> **Challenge 1**
Reproduce the article below on Roger Federer's professionalism, word for word.

> **Document segment**
↓↓↓

The Professionalism of Roger Federer
When listing the attributes that make a tennis player great, we most commonly speak of a player’s talent, fitness, and competitive instincts. In terms of talent, Roger Federer leads the current crop of male players, with only Rafael Nadal and Gael Monfils on the same plateau.
In fitness he would also have to rank at or near the top, as his off-court preparation, combined with his smooth movement and energy-conserving style, have kept him remarkably free of injury in an era rife with shin splints, bone spurs, and strained abs.
As a competitor, he’s near the top of the current crew, despite a few painful losses in five-setters at majors. I consider the finest competitors active today to be Nadal and Lleyton Hewitt—guys who’ve won majors and been ranked No. 1 despite having to work far harder on the court than Federer does—but the great Swiss ranks no worse than third.
But there are other categories beside these that should be considered. One example is game. Though the Swiss is certainly in the top fraction of one percent worldwide in terms of athleticism, he has faced players who were on a similar plane in the recently retired Marat Safin, the phenomenally muscular and quick Nadal, as well as Monfils, whose height and sheer speed would make him a good fit for the position of NFL wide receiver or NBA small forward.
However, Federer is ahead of each in terms of game, including Nadal, whose style of play is more tailored for slow surfaces, and whose two major wins off clay required epic efforts drawing on his aforementioned competitiveness.
Whereas Safin had a net aversion to overcome and Nadal’s serve is not a weapon, Federer is world-class from every part of the court. Talent helps, but the type of training a player receives, especially in their youth as they are developing physically, is critical in developing a game with no holes.

↑↑↑

> **Challenge 2**
List every line in the rows that contains the word "item".

> **Rows**

↓↓↓

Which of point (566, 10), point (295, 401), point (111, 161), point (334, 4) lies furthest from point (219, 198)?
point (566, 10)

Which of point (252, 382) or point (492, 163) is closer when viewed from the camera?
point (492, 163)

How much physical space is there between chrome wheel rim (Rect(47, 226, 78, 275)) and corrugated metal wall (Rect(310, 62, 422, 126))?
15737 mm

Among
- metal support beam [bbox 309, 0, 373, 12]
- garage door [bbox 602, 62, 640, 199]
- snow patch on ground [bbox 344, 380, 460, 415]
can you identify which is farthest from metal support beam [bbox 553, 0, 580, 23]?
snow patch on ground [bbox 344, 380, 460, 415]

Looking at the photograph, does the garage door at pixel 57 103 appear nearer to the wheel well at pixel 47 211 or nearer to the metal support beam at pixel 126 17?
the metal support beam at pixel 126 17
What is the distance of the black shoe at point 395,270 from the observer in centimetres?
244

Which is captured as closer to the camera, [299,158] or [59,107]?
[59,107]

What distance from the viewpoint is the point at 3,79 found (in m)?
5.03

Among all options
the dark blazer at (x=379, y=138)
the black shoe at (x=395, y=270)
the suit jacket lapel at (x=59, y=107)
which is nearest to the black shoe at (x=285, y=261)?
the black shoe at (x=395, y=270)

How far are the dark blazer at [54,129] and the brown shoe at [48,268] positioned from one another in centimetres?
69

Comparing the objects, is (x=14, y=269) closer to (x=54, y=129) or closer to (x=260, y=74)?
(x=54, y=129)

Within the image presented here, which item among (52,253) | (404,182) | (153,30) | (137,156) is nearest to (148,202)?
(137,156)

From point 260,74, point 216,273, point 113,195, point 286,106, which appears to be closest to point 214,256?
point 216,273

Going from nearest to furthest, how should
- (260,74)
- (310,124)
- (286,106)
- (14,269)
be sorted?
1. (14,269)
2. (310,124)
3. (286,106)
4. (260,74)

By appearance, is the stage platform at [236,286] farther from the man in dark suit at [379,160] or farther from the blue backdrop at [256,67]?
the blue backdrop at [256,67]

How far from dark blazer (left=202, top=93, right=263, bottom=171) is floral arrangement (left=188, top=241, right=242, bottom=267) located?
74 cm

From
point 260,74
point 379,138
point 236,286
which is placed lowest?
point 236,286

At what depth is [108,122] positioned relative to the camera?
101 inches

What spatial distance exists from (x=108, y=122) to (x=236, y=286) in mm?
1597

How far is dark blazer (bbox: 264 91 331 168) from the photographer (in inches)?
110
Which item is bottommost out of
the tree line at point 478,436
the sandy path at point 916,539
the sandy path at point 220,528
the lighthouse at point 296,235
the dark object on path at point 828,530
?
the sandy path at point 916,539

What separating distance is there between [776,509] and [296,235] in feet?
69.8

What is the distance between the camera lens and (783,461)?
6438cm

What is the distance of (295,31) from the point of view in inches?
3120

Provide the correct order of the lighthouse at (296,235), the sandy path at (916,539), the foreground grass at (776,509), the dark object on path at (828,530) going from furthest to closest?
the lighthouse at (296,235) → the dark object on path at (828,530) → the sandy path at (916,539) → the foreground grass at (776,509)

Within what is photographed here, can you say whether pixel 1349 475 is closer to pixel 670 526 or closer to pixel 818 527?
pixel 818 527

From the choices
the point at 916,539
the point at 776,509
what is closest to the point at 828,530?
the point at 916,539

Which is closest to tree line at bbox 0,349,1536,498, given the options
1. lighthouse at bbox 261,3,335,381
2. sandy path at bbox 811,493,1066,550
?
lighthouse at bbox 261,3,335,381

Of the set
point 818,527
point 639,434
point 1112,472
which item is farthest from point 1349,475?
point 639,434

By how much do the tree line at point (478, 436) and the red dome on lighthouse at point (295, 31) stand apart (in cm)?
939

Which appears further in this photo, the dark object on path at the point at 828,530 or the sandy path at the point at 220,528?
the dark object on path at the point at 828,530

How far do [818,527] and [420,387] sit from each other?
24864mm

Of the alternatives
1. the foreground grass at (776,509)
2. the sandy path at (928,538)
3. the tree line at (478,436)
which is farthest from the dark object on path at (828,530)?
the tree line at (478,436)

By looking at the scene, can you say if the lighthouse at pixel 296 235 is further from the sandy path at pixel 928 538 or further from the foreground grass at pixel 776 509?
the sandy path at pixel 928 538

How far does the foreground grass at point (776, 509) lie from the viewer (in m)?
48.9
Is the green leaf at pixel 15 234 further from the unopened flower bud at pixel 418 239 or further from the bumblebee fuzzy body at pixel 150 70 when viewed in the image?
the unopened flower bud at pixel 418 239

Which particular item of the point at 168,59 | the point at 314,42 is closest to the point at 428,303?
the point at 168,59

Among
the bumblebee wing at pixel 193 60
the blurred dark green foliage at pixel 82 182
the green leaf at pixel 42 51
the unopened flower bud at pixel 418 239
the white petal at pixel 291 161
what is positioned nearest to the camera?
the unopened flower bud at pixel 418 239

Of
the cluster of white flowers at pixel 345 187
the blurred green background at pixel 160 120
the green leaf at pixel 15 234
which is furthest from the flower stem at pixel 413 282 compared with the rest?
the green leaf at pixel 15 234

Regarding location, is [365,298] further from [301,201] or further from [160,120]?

↑↑↑

> **Right answer 1**
The Professionalism of Roger Federer
When listing the attributes that make a tennis player great, we most commonly speak of a player’s talent, fitness, and competitive instincts. In terms of talent, Roger Federer leads the current crop of male players, with only Rafael Nadal and Gael Monfils on the same plateau.
In fitness he would also have to rank at or near the top, as his off-court preparation, combined with his smooth movement and energy-conserving style, have kept him remarkably free of injury in an era rife with shin splints, bone spurs, and strained abs.
As a competitor, he’s near the top of the current crew, despite a few painful losses in five-setters at majors. I consider the finest competitors active today to be Nadal and Lleyton Hewitt—guys who’ve won majors and been ranked No. 1 despite having to work far harder on the court than Federer does—but the great Swiss ranks no worse than third.
But there are other categories beside these that should be considered. One example is game. Though the Swiss is certainly in the top fraction of one percent worldwide in terms of athleticism, he has faced players who were on a similar plane in the recently retired Marat Safin, the phenomenally muscular and quick Nadal, as well as Monfils, whose height and sheer speed would make him a good fit for the position of NFL wide receiver or NBA small forward.
However, Federer is ahead of each in terms of game, including Nadal, whose style of play is more tailored for slow surfaces, and whose two major wins off clay required epic efforts drawing on his aforementioned competitiveness.
Whereas Safin had a net aversion to overcome and Nadal’s serve is not a weapon, Federer is world-class from every part of the court. Talent helps, but the type of training a player receives, especially in their youth as they are developing physically, is critical in developing a game with no holes.

> **Right answer 2**
Within the image presented here, which item among (52,253) | (404,182) | (153,30) | (137,156) is nearest to (148,202)?
Which item is bottommost out of
which item is farthest from point 1349,475?
Which particular item of the point at 168,59 | the point at 314,42 is closest to the point at 428,303?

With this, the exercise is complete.